The 2008 Altima Hybrid is an Advanced Technology Partial Zero Emission Vehicle and a bit of a rare bird, as Nissan has restricted sales to just eight states: California, New York, New Jersey, Connecticut, Massachusetts, Vermont, and Maine.
Lets take a look inside the cabin …
While our review unit lacked the optional leather interior and sophisticated navigation package, it’s roomy and comfortable, with a crisp design. The standard sound system includes an integrated satellite radio, steering wheel controls, and a face-mounted iPod jack.
Starting the Altima Hybrid is a bit out of the ordinary.
The Altima’s “Intelligent Key” doesn’t need to be inserted into the ignition. Indeed, there is no ignition. The Intelligent Key needs only be inside the cabin. Step on the brake pedal, push the big button the dash, and the Altima Hybrid is ON …
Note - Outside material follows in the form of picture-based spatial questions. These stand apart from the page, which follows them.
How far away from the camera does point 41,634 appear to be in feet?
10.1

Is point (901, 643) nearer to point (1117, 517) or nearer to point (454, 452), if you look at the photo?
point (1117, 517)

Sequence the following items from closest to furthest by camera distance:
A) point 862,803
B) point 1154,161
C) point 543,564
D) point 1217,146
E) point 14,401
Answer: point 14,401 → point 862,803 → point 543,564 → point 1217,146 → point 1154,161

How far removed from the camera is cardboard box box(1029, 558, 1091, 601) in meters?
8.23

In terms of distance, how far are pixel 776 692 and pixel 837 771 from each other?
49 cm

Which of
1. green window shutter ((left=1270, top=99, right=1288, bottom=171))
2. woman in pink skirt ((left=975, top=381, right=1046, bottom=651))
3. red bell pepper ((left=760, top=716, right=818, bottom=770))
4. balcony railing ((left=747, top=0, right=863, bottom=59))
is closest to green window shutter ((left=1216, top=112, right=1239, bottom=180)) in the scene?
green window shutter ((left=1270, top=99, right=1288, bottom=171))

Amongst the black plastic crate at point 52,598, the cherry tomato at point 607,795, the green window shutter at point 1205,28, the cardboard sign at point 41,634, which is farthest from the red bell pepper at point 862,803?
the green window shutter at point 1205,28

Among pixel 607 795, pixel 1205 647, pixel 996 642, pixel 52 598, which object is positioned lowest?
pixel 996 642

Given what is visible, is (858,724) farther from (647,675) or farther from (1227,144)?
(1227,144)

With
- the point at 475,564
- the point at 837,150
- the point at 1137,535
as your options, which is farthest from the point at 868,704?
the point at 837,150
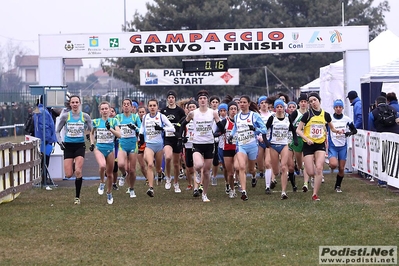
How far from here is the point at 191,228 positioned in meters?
11.7

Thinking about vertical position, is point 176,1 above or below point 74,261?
above

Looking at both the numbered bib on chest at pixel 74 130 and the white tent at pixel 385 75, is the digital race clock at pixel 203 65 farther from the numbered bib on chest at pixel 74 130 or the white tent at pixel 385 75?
the numbered bib on chest at pixel 74 130

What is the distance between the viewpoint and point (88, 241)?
1070 centimetres

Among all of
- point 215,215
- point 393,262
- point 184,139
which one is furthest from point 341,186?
point 393,262

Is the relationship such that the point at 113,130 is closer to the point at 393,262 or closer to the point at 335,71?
the point at 393,262

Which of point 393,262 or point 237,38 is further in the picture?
point 237,38

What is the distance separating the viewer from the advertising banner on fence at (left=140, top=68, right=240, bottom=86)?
30442mm

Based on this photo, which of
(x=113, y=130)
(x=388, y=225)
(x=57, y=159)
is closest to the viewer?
(x=388, y=225)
Don’t worry if the gas engine doesn’t start right up. You’ll typically roll out of your parking spot in EV mode, under silent electronic propulsion. If the engine is cold, it will start up within moments and continue running until warmed up.
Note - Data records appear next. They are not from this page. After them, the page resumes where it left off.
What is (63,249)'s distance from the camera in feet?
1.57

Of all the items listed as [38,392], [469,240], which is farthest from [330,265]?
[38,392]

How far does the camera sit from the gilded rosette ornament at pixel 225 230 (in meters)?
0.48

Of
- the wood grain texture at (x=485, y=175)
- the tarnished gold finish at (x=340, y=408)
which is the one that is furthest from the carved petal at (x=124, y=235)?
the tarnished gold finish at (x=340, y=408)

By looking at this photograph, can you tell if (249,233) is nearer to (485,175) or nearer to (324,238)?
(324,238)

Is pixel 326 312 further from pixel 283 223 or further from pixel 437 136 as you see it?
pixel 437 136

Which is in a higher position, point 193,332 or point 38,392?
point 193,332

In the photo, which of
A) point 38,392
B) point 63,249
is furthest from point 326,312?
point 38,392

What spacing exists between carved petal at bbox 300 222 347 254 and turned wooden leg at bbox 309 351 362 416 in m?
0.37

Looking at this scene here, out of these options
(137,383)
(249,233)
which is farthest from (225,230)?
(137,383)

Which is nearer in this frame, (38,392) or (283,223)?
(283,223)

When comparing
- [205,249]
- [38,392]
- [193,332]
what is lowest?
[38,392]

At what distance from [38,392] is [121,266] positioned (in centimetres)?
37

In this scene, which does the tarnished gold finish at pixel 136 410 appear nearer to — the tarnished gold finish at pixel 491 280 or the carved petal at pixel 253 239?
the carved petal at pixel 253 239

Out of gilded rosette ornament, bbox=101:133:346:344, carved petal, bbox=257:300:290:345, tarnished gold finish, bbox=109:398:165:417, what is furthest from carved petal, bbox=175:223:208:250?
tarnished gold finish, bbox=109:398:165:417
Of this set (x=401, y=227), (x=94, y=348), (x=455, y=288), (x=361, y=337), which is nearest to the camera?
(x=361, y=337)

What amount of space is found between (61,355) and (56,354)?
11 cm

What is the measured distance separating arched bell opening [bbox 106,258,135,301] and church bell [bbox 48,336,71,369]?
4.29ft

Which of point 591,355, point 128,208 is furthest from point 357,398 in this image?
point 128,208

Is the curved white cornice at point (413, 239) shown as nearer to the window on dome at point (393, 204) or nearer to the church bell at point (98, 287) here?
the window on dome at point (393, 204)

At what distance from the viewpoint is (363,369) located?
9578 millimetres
The Altima Hybrid is remarkably quiet in EV mode. In cars without the Navigation system’s Energy flow monitor and energy/fuel history monitor – part of the optional $6,400 Technology Package – the only visual indication of EV mode is a small orange indicator.
Driving in EV mode feels a bit like floating …
The engine switches automatically to conventional propulsion while under acceleration. The Altima will switch back to EV mode while decelerating at speeds under 40 miles per hour … it’s eerily silent at stoplights.
In fact, the Altima Hybrid might be too quiet in parking lots and driveways … without the rumble of an engine, it’s easy to sneak up on folks.
All-in-all, we found the Altima Hybrid to be a solid choice for folks who do a significant amount of in-town driving and are looking for a roomy sedan with excellent city gas mileage. If you’re in the market for a hybrid that doesn’t look like a hybrid, there’s a good chance the Altima will fit the bill.